Today, the Rosemary Clooney House is owned by Former Miss America Heather French Henry. It is Henry’s passion for Clooney and White Christmas that drives the museum forward with exciting exhibitions and acquisitions. There is one room, across from the bedroom, in honor of Henry’s pageant career.
Of the many items in the home, it is the White Christmas collection that fascinates me most. In this beautiful exhibit, visitors can view many original costumes from the film.
My favorite costumes to see were the “Sisters” dresses, which were reunited thanks to the efforts of the Rosemary Clooney House.

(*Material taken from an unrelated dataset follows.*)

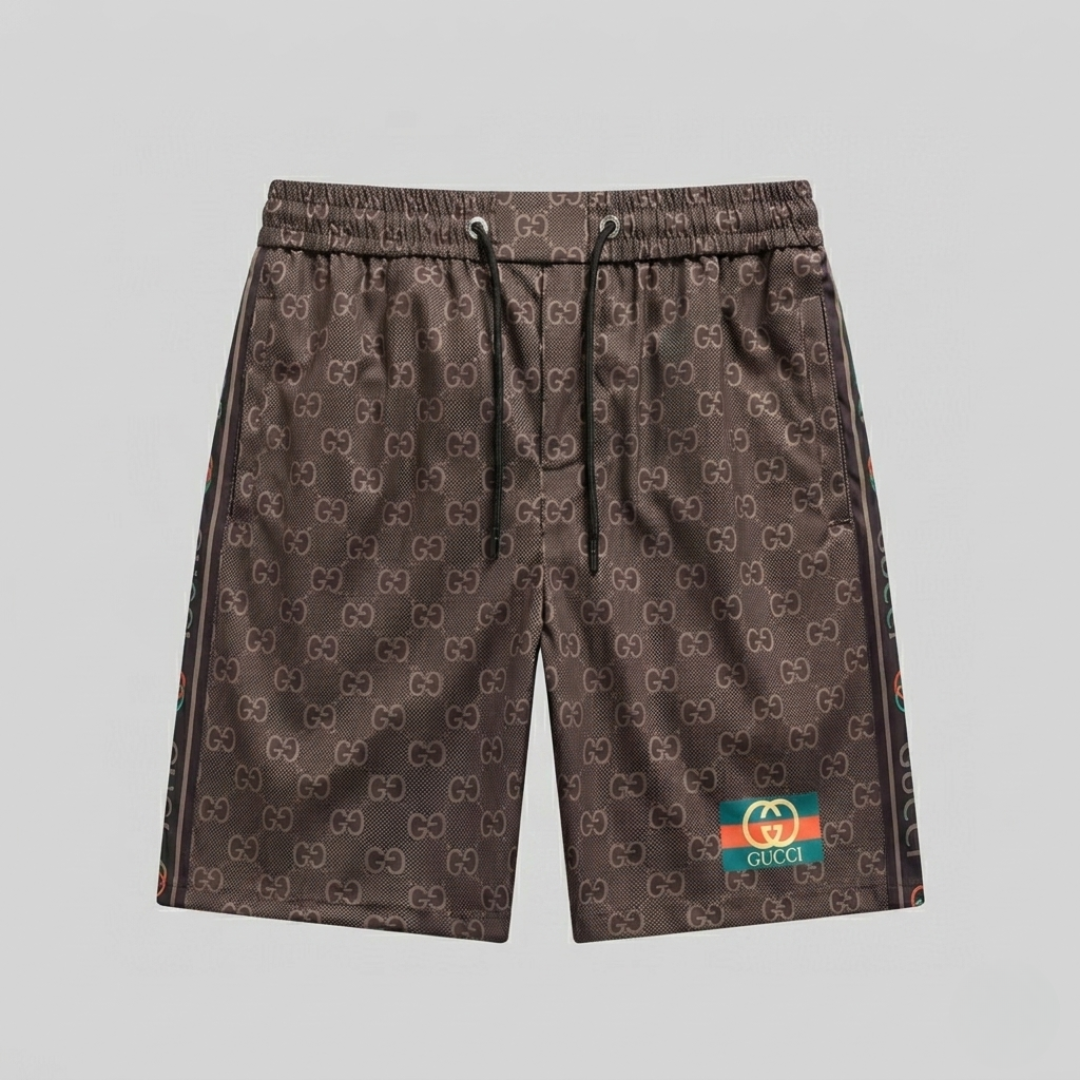 Costume da Bagno Stampa Monogram Marrone Scuro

The dresses are on display together in addition to one of the fans used in the number.
A re-creation of Clooney and Vera-Ellen’s signature red and white gowns from the film were painstakingly assembled by Henry and her mother (who used to design Henry’s pageant costumes) by watching the film frame by frame. The original dresses are considered lost. The reproduction of Clooney’s dress is visible in the exhibit with the “Sisters” dresses.
I was also absolutely thrilled to see Vera-Ellen’s “Mandy” costume in the collection, which is another number I enjoy immensely.
In the “Love, You Didn’t Do Right By Me” number, Clooney sings and interacts with a male dance chorus. One of the dancers is George Chakiris, who would go on to have a successful film career. He, too, is represented in the museum. His costume is on display with Clooney’s gloves. In April of 2019, I was able to meet Chakiris and we spoke about his career and Clooney. Chakiris had only kind words to say about Clooney and was delighted to know that her gloves and his costume have a happy home in Augusta.
Finally, another item I was excited to see–and play!–was Clooney’s rehearsal piano. This piano was used by Clooney and Crosby to rehearse their numbers for White Christmas and was located in Clooney’s bungalow. While rehearsing, Clooney would sometimes feel frustrated or upset when working on a particular song posed some challenges. As a result, Crosby carved a note of encouragement to her across the piano, writing, “Bing loves you.” It is still visible on the piano.
Out of the many hometown tributes a star can have, I think one of the most exciting ones is a museum dedicated to him or her–let alone one situated in the abode in which the individual once lived. To this day, Maysville and Augusta are deeply proud of Clooney and her legacy is certainly being celebrated accordingly. A visit to the Rosemary Clooney House is not to be missed.